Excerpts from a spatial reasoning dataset

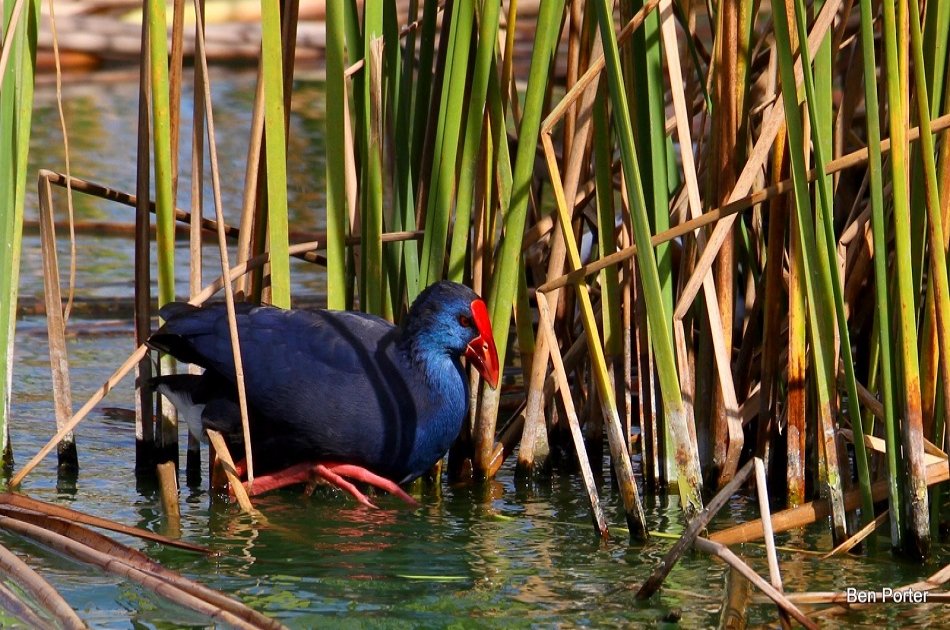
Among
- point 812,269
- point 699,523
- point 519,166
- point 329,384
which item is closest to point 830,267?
point 812,269

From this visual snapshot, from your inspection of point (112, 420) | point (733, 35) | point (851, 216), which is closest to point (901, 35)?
point (733, 35)

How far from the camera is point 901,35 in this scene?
8.11 feet

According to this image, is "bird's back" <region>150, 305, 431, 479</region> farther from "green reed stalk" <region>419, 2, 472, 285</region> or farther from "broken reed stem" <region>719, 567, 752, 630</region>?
"broken reed stem" <region>719, 567, 752, 630</region>

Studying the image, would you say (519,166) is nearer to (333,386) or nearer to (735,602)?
(333,386)

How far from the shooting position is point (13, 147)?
2.97 metres

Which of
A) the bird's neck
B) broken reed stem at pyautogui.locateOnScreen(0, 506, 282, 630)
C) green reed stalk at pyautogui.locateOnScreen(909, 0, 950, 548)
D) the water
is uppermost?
green reed stalk at pyautogui.locateOnScreen(909, 0, 950, 548)

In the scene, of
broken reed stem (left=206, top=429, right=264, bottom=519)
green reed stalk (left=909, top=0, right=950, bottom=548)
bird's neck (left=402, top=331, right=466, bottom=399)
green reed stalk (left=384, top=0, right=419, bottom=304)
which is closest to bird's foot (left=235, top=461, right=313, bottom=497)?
broken reed stem (left=206, top=429, right=264, bottom=519)

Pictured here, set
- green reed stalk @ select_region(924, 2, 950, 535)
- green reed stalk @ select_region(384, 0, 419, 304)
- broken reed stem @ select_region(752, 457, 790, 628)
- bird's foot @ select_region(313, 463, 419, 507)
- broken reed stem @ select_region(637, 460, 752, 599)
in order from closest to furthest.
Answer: broken reed stem @ select_region(752, 457, 790, 628) < broken reed stem @ select_region(637, 460, 752, 599) < green reed stalk @ select_region(924, 2, 950, 535) < green reed stalk @ select_region(384, 0, 419, 304) < bird's foot @ select_region(313, 463, 419, 507)

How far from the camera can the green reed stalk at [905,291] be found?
2.40 m

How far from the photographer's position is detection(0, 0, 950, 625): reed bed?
2.53 m

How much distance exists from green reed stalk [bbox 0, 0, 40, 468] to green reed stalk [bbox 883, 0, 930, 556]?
5.75 ft

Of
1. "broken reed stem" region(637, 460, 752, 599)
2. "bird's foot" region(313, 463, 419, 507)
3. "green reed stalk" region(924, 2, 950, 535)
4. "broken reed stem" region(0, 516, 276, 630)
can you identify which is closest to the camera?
"broken reed stem" region(0, 516, 276, 630)

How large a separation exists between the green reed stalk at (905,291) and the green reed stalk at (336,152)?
1.14 m

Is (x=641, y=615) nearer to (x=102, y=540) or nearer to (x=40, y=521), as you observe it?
(x=102, y=540)
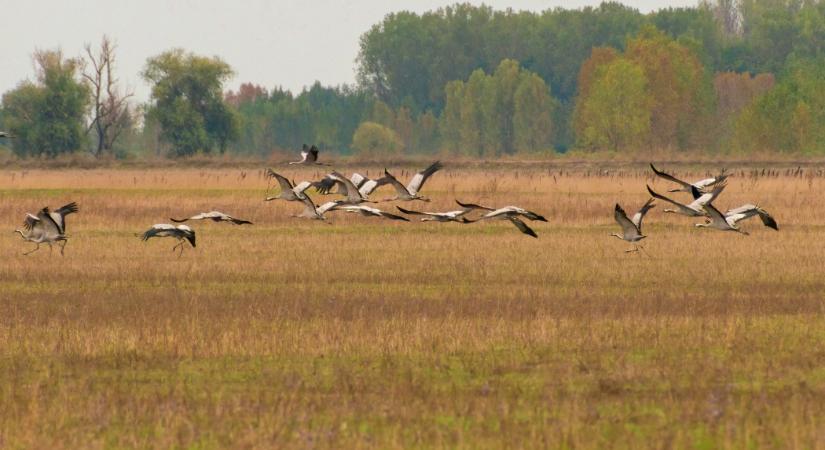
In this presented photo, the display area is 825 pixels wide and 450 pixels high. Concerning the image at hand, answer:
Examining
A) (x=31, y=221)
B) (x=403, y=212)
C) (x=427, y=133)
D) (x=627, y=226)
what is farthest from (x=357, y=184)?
(x=427, y=133)

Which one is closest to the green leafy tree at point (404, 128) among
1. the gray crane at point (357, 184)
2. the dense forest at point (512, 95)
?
the dense forest at point (512, 95)

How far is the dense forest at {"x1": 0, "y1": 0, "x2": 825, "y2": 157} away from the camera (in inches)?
4274

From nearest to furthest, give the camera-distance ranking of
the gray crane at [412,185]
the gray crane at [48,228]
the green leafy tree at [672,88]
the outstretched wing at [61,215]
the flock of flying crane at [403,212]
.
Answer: the flock of flying crane at [403,212] → the outstretched wing at [61,215] → the gray crane at [48,228] → the gray crane at [412,185] → the green leafy tree at [672,88]

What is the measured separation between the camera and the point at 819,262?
27.2 meters

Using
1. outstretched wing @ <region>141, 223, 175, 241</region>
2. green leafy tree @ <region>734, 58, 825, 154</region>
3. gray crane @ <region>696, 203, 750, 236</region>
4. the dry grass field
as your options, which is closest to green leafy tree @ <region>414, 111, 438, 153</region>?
green leafy tree @ <region>734, 58, 825, 154</region>

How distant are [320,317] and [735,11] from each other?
17735cm

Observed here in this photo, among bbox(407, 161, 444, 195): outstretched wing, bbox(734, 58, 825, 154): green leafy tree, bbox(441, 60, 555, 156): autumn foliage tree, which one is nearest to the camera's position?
bbox(407, 161, 444, 195): outstretched wing

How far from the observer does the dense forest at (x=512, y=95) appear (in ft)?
356

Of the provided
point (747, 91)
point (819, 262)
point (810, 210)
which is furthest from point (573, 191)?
point (747, 91)

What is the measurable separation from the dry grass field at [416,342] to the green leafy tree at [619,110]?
79.7 meters

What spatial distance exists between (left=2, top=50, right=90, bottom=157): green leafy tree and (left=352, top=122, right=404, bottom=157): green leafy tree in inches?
1673

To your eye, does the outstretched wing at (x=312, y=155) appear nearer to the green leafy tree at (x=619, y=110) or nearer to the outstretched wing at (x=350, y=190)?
the outstretched wing at (x=350, y=190)

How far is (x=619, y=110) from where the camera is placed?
375 feet

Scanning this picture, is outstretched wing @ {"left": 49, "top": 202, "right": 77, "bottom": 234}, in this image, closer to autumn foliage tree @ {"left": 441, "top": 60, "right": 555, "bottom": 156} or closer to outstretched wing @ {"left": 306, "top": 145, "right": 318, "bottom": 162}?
outstretched wing @ {"left": 306, "top": 145, "right": 318, "bottom": 162}
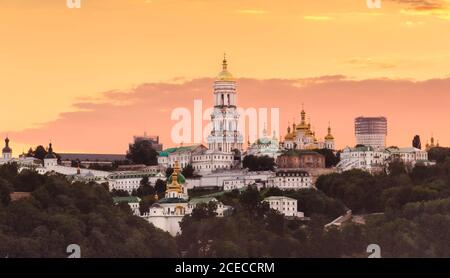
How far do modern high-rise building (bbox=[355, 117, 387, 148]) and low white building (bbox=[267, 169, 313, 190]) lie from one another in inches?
156

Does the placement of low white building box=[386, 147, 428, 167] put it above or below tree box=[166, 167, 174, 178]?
above

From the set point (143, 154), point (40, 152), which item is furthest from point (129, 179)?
point (40, 152)

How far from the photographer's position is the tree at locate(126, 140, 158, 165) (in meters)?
53.9

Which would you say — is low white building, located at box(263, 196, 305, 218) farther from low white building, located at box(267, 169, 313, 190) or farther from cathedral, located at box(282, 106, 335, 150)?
cathedral, located at box(282, 106, 335, 150)

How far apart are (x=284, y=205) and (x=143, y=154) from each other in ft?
45.3

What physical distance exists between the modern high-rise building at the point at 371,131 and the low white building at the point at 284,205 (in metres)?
7.87

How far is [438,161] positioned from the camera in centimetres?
4841

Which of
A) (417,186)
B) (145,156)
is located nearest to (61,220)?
(417,186)

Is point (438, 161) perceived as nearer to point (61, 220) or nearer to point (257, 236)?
point (257, 236)

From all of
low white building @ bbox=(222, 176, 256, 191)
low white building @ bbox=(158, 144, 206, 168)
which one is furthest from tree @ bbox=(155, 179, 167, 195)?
low white building @ bbox=(158, 144, 206, 168)

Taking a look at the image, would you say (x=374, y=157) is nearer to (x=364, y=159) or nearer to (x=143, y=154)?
(x=364, y=159)

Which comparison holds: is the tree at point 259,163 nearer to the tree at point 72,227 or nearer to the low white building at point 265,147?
the low white building at point 265,147

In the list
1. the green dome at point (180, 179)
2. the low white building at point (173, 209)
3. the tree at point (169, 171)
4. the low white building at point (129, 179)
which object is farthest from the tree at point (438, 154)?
the low white building at point (173, 209)
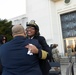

Goal of the exercise ▸ Reproduce every row above word for word, leaving out the pictures.

Answer for the task ▸
Among
- point 812,269
- point 699,523
- point 519,166
- point 329,384
which item is closest to point 830,267?
point 812,269

From this visual snapshot, from your inspection of point (112, 420) | point (733, 35) | point (851, 216), which is closest to point (901, 35)?
point (733, 35)

How far from the camera is point 901,35 in this scene?
8.11 feet

According to this image, is "bird's back" <region>150, 305, 431, 479</region> farther from "green reed stalk" <region>419, 2, 472, 285</region> or farther from "broken reed stem" <region>719, 567, 752, 630</region>?
"broken reed stem" <region>719, 567, 752, 630</region>

Studying the image, would you say (519,166) is nearer to (333,386) or nearer to (735,602)?
(333,386)

How far from the shooting position is point (13, 147)?
2.97 metres

Which of
A) the bird's neck
B) broken reed stem at pyautogui.locateOnScreen(0, 506, 282, 630)
C) green reed stalk at pyautogui.locateOnScreen(909, 0, 950, 548)
D) the water
is uppermost?
green reed stalk at pyautogui.locateOnScreen(909, 0, 950, 548)

In the scene, of
broken reed stem (left=206, top=429, right=264, bottom=519)
green reed stalk (left=909, top=0, right=950, bottom=548)
bird's neck (left=402, top=331, right=466, bottom=399)
green reed stalk (left=384, top=0, right=419, bottom=304)
which is closest to bird's foot (left=235, top=461, right=313, bottom=497)?
broken reed stem (left=206, top=429, right=264, bottom=519)

Pictured here, set
- green reed stalk @ select_region(924, 2, 950, 535)
- green reed stalk @ select_region(384, 0, 419, 304)
- broken reed stem @ select_region(752, 457, 790, 628)
- bird's foot @ select_region(313, 463, 419, 507)
- broken reed stem @ select_region(637, 460, 752, 599)
in order from closest to furthest.
Answer: broken reed stem @ select_region(752, 457, 790, 628) < broken reed stem @ select_region(637, 460, 752, 599) < green reed stalk @ select_region(924, 2, 950, 535) < green reed stalk @ select_region(384, 0, 419, 304) < bird's foot @ select_region(313, 463, 419, 507)

How far from the camera can the green reed stalk at [905,291] be found?
2.40 m

How far from the photographer's position is detection(0, 0, 950, 625): reed bed?
2.53 m

How much distance exists from green reed stalk [bbox 0, 0, 40, 468] to green reed stalk [bbox 883, 0, 930, 556]?
5.75 ft

Of
1. "broken reed stem" region(637, 460, 752, 599)
2. "bird's foot" region(313, 463, 419, 507)
3. "green reed stalk" region(924, 2, 950, 535)
4. "broken reed stem" region(0, 516, 276, 630)
can you identify which is closest to the camera?
"broken reed stem" region(0, 516, 276, 630)

How large a separation exists between the green reed stalk at (905,291) and the green reed stalk at (336,152)?
1.14 m

Is (x=641, y=615) nearer to (x=102, y=540) or nearer to (x=40, y=521), as you observe it?
(x=102, y=540)
In this presented photo, the display area is 825 pixels wide and 450 pixels high. Concerning the image at hand, answer:
Examining
A) (x=31, y=221)
B) (x=403, y=212)
C) (x=427, y=133)
D) (x=627, y=226)
what is farthest from (x=357, y=184)?
(x=427, y=133)

Which one is closest to the green leafy tree at point (404, 128) among
1. the gray crane at point (357, 184)
2. the dense forest at point (512, 95)
?
the dense forest at point (512, 95)

How far is the dense forest at {"x1": 0, "y1": 0, "x2": 825, "y2": 157} away from the camera (in inches)?
4274

From nearest to furthest, give the camera-distance ranking of
the gray crane at [412,185]
the gray crane at [48,228]
the green leafy tree at [672,88]
the outstretched wing at [61,215]
the flock of flying crane at [403,212]
.
Answer: the flock of flying crane at [403,212] → the outstretched wing at [61,215] → the gray crane at [48,228] → the gray crane at [412,185] → the green leafy tree at [672,88]

What is the measured separation between the camera and the point at 819,262?
27.2 meters

Using
1. outstretched wing @ <region>141, 223, 175, 241</region>
2. green leafy tree @ <region>734, 58, 825, 154</region>
3. gray crane @ <region>696, 203, 750, 236</region>
4. the dry grass field
as your options, which is closest to green leafy tree @ <region>414, 111, 438, 153</region>?
green leafy tree @ <region>734, 58, 825, 154</region>

How distant are [320,317] and [735,11] from each other?
17735cm

Observed here in this photo, among bbox(407, 161, 444, 195): outstretched wing, bbox(734, 58, 825, 154): green leafy tree, bbox(441, 60, 555, 156): autumn foliage tree, which one is nearest to the camera's position?
bbox(407, 161, 444, 195): outstretched wing

How far from the observer does the dense forest at (x=512, y=95) appear (in ft)?
356

Of the provided
point (747, 91)
point (819, 262)
point (810, 210)
which is furthest from point (573, 191)?
point (747, 91)

What is the measurable separation from the dry grass field at [416,342] to the green leafy tree at [619,110]?
79.7 meters

What spatial distance exists between (left=2, top=50, right=90, bottom=157): green leafy tree and (left=352, top=122, right=404, bottom=157): green leafy tree in inches?
1673

To your eye, does the outstretched wing at (x=312, y=155) appear nearer to the green leafy tree at (x=619, y=110) or nearer to the outstretched wing at (x=350, y=190)?
the outstretched wing at (x=350, y=190)

How far is (x=619, y=110) from where the camera is placed?
375 feet

Scanning this picture, is outstretched wing @ {"left": 49, "top": 202, "right": 77, "bottom": 234}, in this image, closer to autumn foliage tree @ {"left": 441, "top": 60, "right": 555, "bottom": 156} or closer to outstretched wing @ {"left": 306, "top": 145, "right": 318, "bottom": 162}?
outstretched wing @ {"left": 306, "top": 145, "right": 318, "bottom": 162}
How far do modern high-rise building (bbox=[355, 117, 387, 148]) and low white building (bbox=[267, 169, 313, 190]) lie from one another in inches?
156

Does the placement of low white building box=[386, 147, 428, 167] put it above or below tree box=[166, 167, 174, 178]?
above

From the set point (143, 154), point (40, 152), which item is furthest from point (129, 179)?
point (40, 152)

How far from the photographer's position is the tree at locate(126, 140, 158, 165) (in meters)?
53.9

Which would you say — is low white building, located at box(263, 196, 305, 218) farther from low white building, located at box(267, 169, 313, 190) or farther from cathedral, located at box(282, 106, 335, 150)?
cathedral, located at box(282, 106, 335, 150)

How far apart are (x=284, y=205) and (x=143, y=154) from each other in ft?
45.3

What physical distance exists between the modern high-rise building at the point at 371,131 and the low white building at the point at 284,205 (in metres)?
7.87

How far is [438,161] positioned from the camera in centimetres?
4841

Which of
A) (417,186)
B) (145,156)
is located nearest to (61,220)?
(417,186)

Is point (438, 161) perceived as nearer to point (61, 220) or nearer to point (257, 236)?
point (257, 236)

From all of
low white building @ bbox=(222, 176, 256, 191)
low white building @ bbox=(158, 144, 206, 168)
which one is furthest from tree @ bbox=(155, 179, 167, 195)?
low white building @ bbox=(158, 144, 206, 168)

Taking a look at the image, would you say (x=374, y=157) is nearer to (x=364, y=159) or nearer to (x=143, y=154)?
(x=364, y=159)

Which comparison holds: is the tree at point 259,163 nearer to the tree at point 72,227 or nearer to the low white building at point 265,147?
the low white building at point 265,147

In the list
1. the green dome at point (180, 179)
2. the low white building at point (173, 209)
3. the tree at point (169, 171)
4. the low white building at point (129, 179)
which object is farthest from the tree at point (438, 154)?
the low white building at point (173, 209)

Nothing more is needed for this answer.